As mentioned earlier, all two databases have a command-line shell that publishes data manipulation commands. Since both HBase and Cassandra Shells are based on jruby shells, users can write scripts that enable them to invoke all resources in the JRuby shell to interact with the specific APIs provided by the database. In addition, Cassandra also defines CQL that mimics the SQL. Compared with the query language used by HBase, CQL is more powerful and can be executed directly in Cassandra Shell.
Although Cassandra still supports the thrift API, Cassandra has been pushing CQL to become the primary editing interface for the database. Cassandra's documentation includes drivers that use CQL version 3 for Java, C #, and Python. Eventually, Cassandra will be given a JDBC driver. The driver replaces SQL with CQL and CQL as data definition and data management language.

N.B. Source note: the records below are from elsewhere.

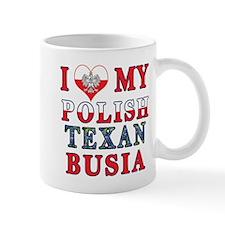 Polish Texan Busia Mugs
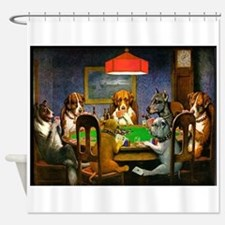 Card Playing Dogs Shower Curtain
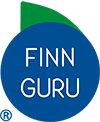 FinnGuru Logo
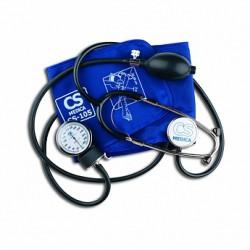Тонометр механический, Си Эс Медика CS-105 на плечо со встроенным фонендоскопом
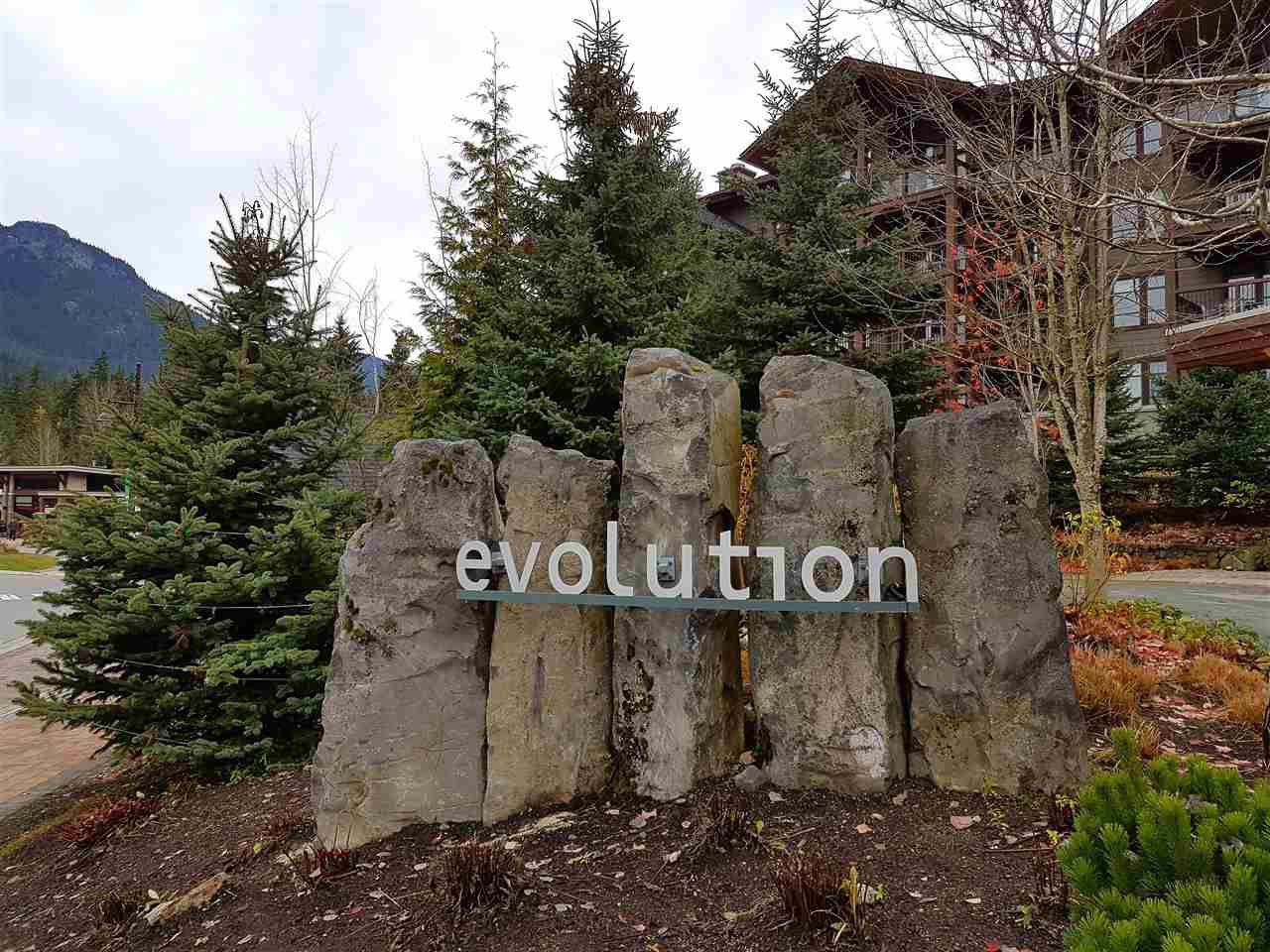 "Main Photo: 413b 2020 LONDON Lane in Whistler: Whistler Creek Condo for sale in ""Evolution"" : MLS®# R2122024"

HBase also supports thrift interfaces and restful Web service interfaces, but HBase native Java APIs provide rich functionality to programmers (as shown in the drawing). Although HBase's data manipulation commands are not CQL rich, HBase has a "filter" feature that can be executed on the server side of the session, dramatically boosting the throughput of the scan (search).

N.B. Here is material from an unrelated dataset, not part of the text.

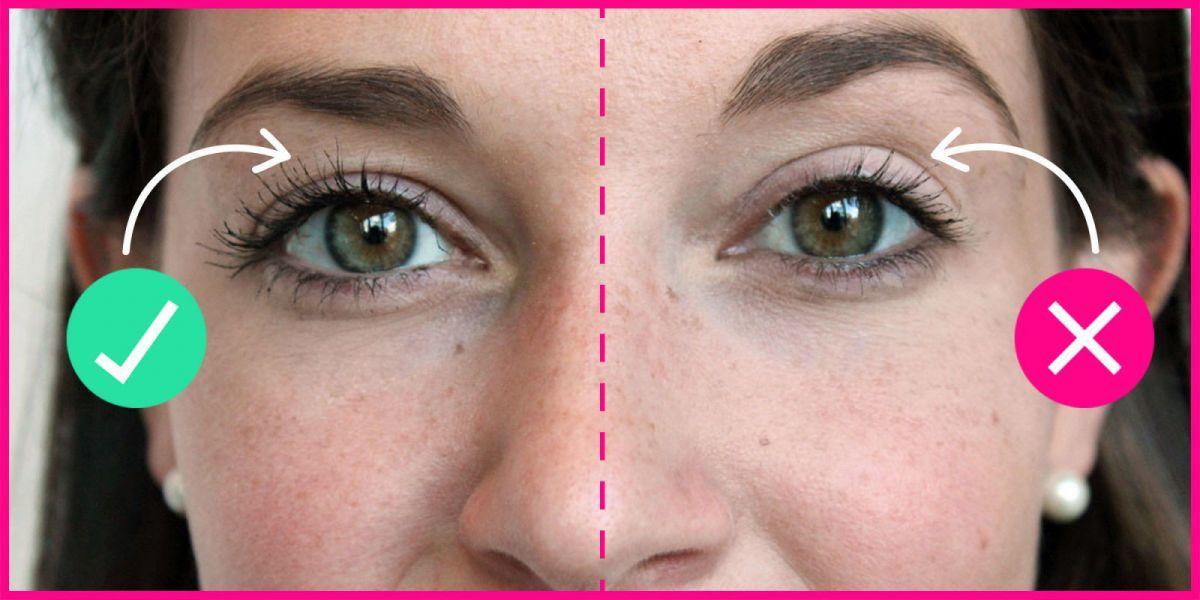 Etkileyici Bakışlar için Nasıl Bir Göz Makyajı Yapılır?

HBase also introduces the concept of "coprocessor" (coprocessors), which allows user code to be executed in hbase processes. This is basically the same as triggering and stored processes in a relational database. Currently, Cassandra does not have a function similar to the HBase coprocessor.
Cassandra documents are more visible than hbase and have a more flattened learning curve. It is simpler to set up a Cassandra cluster for development than to set up a hbase cluster. Of course, this is only important for development and testing purposes.
Figure HBase The master node hosts a web interface on port 60010. Users can browse information such as the History of node execution, tables managed by nodes, regional servers in the primary node domain, and so on.
Tricky place
Users need to do some work when they have to adjust the cluster for a particular application. After specifying the size of a dataset, creating and managing the complexity of a multi-node cluster, which typically spans multiple data centers, tuning will become tricky. Users need to understand the cluster's memory cache, disk storage and communication between nodes, and carefully monitor the activities of the cluster.
HBase's reliance on zookeeper can lead to additional points of failure. While Cassandra avoids the problem, this does not mean that the adjustment of the Cassandra Cluster will be significantly reduced. We compared the cluster tuning difficulties of the two databases (as shown in the schedule).
It should be stated that there is no certainty as to who is the winner and who is the loser. Supporters of each database will find some evidence that their systems are superior to each other. Typically, users need to test two databases before they can determine how they perform the target application. Will there be a better way from a technical standpoint?